EXERCISES =>
[a] In the review of the Averroes volume, which earlier book in the same Cambridge series is the volume called a worthy sequel to?
[b] Continue the review of the Averroes volume from its last sentence.

GIVEN PASSAGE =>

For a philosopher whose moniker became "the Commentator" in recognition of his work on Aristotle, it is unfortunate how relatively few book-length commentaries and collections exist on Averroes (Ibn Rushd). This volume is thus a welcome and overall excellent scholarly offering on Averroes's own significant intellectual achievements—from logic to law, and medicine to metaphysics, all expounded by major experts. The editors pursue the laudable goal to furnish "a well-rounded portrait of Averroes's thought" within its proper context of Andalusian Islam, rather than its reception in the Latin West (2). They reasonably organize the volume, beginning with Averroes in his immediate religious settings (chapters 1–4), then moving through (roughly) the Aristotelian curriculum (chapters 5–12). The book is a worthy sequel to Adamson's Interpreting Avicenna (2013) in the same Cambridge series. It contains many new insights for specialists, even as it provides (with a couple of exceptions) a powerful gateway to newcomers. In fact, several of the chapters additionally serve as useful windows into some of the other important scholarship (both existing and forthcoming) from the collection's contributors.

The book certainly succeeds in representing the rich background of Averroes's thought, which encompasses far more than Aristotle, including expansive Arabic adaptations of [End Page 751] Aristotle (see especially Rotraud Hansberger's outstanding chapter on the Arabic Parva Naturalia), the late antique commentary tradition, other Muslim philosophers (such as al-Fārābī, Avicenna, and Ibn Bājja), and pivotal mutakallimūn (rational theologians), namely, Ibn Tūmart and especially al-Ghazālī. It is hardly news that Averroes resists the dominant influence of al-Ghazālī, attempting to subvert the latter with Aristotelian demonstrative science. On the other hand, it is right and instructive that the volume urges understanding all of Averroes's works as likewise inflected by Islam and Ash'arite theology, even outside specifically dogmatic works, like the Incoherence of the Incoherence, overtly aimed at al-Ghazālī.

GIVEN INFORMATION =>
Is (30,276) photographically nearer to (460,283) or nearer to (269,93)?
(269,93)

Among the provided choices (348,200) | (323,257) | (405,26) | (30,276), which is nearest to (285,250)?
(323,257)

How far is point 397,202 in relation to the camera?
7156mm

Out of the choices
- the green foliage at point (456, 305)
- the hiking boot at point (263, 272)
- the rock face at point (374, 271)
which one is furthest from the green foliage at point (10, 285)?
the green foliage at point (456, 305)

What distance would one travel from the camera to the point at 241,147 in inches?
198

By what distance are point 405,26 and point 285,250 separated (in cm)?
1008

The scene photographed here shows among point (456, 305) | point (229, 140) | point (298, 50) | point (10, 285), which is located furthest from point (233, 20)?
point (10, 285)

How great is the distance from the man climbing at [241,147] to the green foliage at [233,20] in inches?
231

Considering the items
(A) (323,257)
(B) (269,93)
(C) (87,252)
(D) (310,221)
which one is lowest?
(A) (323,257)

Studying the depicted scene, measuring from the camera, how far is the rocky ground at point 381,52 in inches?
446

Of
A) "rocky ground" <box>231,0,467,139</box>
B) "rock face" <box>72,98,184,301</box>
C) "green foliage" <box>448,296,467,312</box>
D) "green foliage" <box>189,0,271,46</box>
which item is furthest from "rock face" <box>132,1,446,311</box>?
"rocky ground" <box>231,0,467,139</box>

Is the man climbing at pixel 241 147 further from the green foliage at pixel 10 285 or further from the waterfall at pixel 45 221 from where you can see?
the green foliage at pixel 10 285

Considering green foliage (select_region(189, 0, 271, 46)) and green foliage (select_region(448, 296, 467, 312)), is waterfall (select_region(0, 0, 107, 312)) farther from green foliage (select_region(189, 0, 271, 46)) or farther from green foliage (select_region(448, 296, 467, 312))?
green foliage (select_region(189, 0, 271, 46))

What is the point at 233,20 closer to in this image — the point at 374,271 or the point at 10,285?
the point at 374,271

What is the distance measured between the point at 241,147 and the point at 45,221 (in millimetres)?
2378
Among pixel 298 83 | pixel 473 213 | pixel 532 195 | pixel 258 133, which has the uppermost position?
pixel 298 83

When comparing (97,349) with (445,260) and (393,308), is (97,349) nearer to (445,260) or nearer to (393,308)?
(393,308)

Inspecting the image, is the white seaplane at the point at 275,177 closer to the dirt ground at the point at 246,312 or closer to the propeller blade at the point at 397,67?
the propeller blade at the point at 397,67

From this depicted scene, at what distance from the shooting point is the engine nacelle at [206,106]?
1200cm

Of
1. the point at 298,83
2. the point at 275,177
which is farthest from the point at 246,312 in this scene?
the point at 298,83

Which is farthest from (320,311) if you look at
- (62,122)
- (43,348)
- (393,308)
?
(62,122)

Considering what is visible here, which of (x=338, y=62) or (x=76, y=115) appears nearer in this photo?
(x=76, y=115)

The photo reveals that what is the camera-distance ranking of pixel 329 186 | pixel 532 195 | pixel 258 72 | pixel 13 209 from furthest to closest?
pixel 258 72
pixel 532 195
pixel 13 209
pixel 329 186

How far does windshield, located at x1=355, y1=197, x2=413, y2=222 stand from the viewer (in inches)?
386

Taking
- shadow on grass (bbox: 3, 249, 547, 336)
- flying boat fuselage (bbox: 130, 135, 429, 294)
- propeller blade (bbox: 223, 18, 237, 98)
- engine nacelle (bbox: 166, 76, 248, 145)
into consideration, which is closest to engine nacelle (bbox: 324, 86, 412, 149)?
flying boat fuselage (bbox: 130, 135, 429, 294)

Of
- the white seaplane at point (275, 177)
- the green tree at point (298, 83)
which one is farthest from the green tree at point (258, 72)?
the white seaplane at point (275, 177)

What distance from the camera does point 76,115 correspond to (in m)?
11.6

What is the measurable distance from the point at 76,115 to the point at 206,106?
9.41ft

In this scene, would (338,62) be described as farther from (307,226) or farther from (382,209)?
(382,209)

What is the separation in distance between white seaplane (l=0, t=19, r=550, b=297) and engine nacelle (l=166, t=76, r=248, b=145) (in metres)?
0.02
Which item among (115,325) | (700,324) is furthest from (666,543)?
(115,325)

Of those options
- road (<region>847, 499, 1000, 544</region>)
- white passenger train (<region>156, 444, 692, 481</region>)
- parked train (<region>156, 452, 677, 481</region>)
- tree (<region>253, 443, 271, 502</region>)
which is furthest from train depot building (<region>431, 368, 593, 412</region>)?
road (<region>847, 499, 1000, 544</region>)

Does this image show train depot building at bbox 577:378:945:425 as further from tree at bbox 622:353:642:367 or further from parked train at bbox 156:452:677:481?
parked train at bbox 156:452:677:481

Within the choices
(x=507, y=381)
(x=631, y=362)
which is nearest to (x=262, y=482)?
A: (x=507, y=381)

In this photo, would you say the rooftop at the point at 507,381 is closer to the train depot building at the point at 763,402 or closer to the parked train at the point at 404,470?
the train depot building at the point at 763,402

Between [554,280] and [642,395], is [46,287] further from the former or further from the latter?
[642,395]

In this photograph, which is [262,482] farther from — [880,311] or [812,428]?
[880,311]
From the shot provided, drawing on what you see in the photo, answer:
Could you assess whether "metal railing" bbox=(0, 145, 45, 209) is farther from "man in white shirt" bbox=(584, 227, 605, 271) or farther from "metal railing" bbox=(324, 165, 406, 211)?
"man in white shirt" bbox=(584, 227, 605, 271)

TASK-BY-TASK RESULTS =>
[a] Adamson's Interpreting Avicenna (2013)

[b]
Yet I worry that, at times, the shadow of al-Ghazālī and Ash'arism may be overstated. For example, Cristina Cerami's enlightening chapter (on how Averroes consolidates physics as a genuine science) sees al-Ghazālī and Ash'arite occasionalism as Averroes's "ultimate target" (e.g. 189 and 197), but the textual evidence is limited (188–89). If Ash'arism lies behind Averroes's far more frequent and explicit critiques of Avicenna—an intriguing thesis—readers will have to consult Cerami's other work for the full argument. Matteo Di Giovanni's opening chapter adeptly sets the theological and historical scene. But I am not convinced that Averroes's notorious doctrine of a single material intellect for all human beings falls out of concerns to secure philosophical speculation on the divine (contra al-Ghazālī), via the doctrine of conjunction with separate intellects (18–22). In Averroes's main and settled arguments on intellect, conjunction is not a primary motivation. Indeed, when he later turns to conjunction, he alters classic models of it precisely because of his new position on intellect (see Deborah Black's "Conjunction and the Identity of Knower and Known in Averroes," American Catholic Philosophical Quarterly 73 [1999]: 159–84). But these are smaller challenges that invite further debate.

The topic of intellect, however, is one of two notable lacunae in the book. It is surprising to find no substantive treatment (much less a chapter) devoted to Averroes's arguably most unique and famous doctrine on the unicity of the intellect. Besides Matteo Di Giovanni's brief discussion, David Wirmer only touches on it for background to his chapter (a formidable and engaging investigation on knowing essences of material things). Perhaps the editors felt that a substantial portion of Averroes scholarship already bears on the unicity of intellect, but for that very reason a chapter in such a volume can often benefit all readers (compare, for example, Dag Nikolaus Hasse's chapter in Interpreting Avicenna).

Similarly, although Mokdad Arfa...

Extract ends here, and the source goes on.